- Recorded data
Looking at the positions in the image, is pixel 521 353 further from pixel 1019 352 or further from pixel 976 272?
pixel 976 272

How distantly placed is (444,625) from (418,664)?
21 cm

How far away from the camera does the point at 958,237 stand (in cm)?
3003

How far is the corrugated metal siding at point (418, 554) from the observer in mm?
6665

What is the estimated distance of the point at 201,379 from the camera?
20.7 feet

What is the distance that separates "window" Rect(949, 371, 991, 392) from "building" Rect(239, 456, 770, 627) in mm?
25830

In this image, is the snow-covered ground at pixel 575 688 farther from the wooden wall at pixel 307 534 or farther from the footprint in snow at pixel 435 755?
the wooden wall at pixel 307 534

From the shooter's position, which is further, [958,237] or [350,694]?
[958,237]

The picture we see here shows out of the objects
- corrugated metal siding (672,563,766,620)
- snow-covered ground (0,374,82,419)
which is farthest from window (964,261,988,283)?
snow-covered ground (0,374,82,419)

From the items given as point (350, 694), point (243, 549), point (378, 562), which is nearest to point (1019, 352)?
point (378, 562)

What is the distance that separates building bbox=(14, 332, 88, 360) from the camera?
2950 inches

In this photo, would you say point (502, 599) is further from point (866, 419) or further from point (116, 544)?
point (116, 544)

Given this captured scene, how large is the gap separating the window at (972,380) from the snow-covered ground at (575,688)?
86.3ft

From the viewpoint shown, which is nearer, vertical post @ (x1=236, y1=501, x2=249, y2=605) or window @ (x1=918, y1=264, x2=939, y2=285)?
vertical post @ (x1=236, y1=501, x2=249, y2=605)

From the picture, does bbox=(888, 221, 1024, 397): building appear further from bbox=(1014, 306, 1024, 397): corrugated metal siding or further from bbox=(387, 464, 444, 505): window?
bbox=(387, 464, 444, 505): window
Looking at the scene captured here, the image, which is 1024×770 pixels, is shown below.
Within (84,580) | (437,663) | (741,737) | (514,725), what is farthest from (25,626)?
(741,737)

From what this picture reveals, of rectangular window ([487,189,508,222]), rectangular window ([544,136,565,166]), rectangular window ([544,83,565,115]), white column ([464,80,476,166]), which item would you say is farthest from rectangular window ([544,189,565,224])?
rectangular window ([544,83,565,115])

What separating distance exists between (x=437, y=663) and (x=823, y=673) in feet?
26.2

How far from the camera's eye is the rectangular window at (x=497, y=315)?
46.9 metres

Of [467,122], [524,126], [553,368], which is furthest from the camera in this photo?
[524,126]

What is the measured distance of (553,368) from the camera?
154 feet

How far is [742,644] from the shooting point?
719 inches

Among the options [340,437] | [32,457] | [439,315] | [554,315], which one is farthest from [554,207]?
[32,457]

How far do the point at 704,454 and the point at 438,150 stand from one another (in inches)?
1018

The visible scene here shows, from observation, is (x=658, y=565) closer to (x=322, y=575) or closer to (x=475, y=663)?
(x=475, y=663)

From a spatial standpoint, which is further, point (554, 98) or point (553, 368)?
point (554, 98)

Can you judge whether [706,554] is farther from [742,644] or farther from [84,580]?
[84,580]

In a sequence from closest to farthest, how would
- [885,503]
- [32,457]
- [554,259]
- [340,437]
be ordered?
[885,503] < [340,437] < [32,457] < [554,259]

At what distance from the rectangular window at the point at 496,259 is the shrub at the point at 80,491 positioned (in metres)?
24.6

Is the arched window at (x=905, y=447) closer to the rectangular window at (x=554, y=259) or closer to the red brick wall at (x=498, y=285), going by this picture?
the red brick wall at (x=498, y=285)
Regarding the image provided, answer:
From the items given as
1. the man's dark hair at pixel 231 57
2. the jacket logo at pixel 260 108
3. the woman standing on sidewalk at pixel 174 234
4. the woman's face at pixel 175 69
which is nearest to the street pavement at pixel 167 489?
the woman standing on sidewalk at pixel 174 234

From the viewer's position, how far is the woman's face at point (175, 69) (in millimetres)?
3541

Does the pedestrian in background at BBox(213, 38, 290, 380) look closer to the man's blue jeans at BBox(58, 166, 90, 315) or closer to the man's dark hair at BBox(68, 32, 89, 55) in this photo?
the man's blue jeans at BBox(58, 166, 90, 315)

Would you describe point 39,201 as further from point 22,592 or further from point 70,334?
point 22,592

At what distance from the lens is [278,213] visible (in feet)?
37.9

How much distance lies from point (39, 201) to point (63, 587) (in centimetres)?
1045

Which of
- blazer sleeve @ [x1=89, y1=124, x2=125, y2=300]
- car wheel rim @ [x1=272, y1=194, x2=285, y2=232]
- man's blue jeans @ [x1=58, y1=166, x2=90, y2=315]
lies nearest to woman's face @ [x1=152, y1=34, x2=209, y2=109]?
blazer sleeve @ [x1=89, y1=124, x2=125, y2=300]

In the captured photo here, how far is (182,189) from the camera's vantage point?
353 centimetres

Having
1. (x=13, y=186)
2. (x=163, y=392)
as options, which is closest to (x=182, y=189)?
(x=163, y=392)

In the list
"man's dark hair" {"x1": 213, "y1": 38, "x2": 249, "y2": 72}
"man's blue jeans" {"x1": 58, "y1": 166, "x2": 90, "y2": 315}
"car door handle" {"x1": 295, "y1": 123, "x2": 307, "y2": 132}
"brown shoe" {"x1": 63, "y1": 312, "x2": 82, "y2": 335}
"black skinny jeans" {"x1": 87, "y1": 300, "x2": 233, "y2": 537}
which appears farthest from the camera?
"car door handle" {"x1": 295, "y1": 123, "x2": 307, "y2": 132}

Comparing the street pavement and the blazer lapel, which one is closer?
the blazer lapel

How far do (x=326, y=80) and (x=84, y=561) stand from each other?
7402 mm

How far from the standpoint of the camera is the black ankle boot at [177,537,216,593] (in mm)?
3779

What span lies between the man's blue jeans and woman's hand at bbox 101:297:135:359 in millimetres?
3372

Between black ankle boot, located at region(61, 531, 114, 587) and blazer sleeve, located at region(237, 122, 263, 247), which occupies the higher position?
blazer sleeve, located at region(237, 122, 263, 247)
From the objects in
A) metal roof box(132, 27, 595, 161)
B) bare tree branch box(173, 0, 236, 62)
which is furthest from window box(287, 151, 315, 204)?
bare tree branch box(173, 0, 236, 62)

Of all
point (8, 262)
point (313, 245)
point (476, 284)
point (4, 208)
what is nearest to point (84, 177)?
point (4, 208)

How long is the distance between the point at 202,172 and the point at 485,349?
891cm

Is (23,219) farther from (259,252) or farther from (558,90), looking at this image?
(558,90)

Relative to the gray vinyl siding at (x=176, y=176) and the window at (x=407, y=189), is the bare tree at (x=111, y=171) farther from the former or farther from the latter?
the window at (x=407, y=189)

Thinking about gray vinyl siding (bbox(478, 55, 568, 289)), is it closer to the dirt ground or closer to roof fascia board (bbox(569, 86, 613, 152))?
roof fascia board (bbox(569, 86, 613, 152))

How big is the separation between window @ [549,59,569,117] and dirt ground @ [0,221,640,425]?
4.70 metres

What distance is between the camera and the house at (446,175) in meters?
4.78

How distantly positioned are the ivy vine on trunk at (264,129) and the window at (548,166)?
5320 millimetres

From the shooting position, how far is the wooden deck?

- Work to do
Take the line with "How long is" and all lines after it through the end of the records, and write them out exactly; include nothing else.

- Task solution
How long is the distance between the point at 202,172 and the point at 485,349?
891cm

Is (23,219) farther from (259,252) or farther from (558,90), looking at this image?
(558,90)

Relative to the gray vinyl siding at (x=176, y=176) and the window at (x=407, y=189), is the bare tree at (x=111, y=171) farther from the former or farther from the latter?
the window at (x=407, y=189)

Thinking about gray vinyl siding (bbox(478, 55, 568, 289)), is it closer to the dirt ground or closer to roof fascia board (bbox(569, 86, 613, 152))?
roof fascia board (bbox(569, 86, 613, 152))

How big is the separation between window @ [549,59,569,117] and dirt ground @ [0,221,640,425]?
4.70 metres

What distance is between the camera and the house at (446,175) in meters?
4.78

How distantly positioned are the ivy vine on trunk at (264,129) and the window at (548,166)?
5320 millimetres

From the shooting position, how far is the wooden deck?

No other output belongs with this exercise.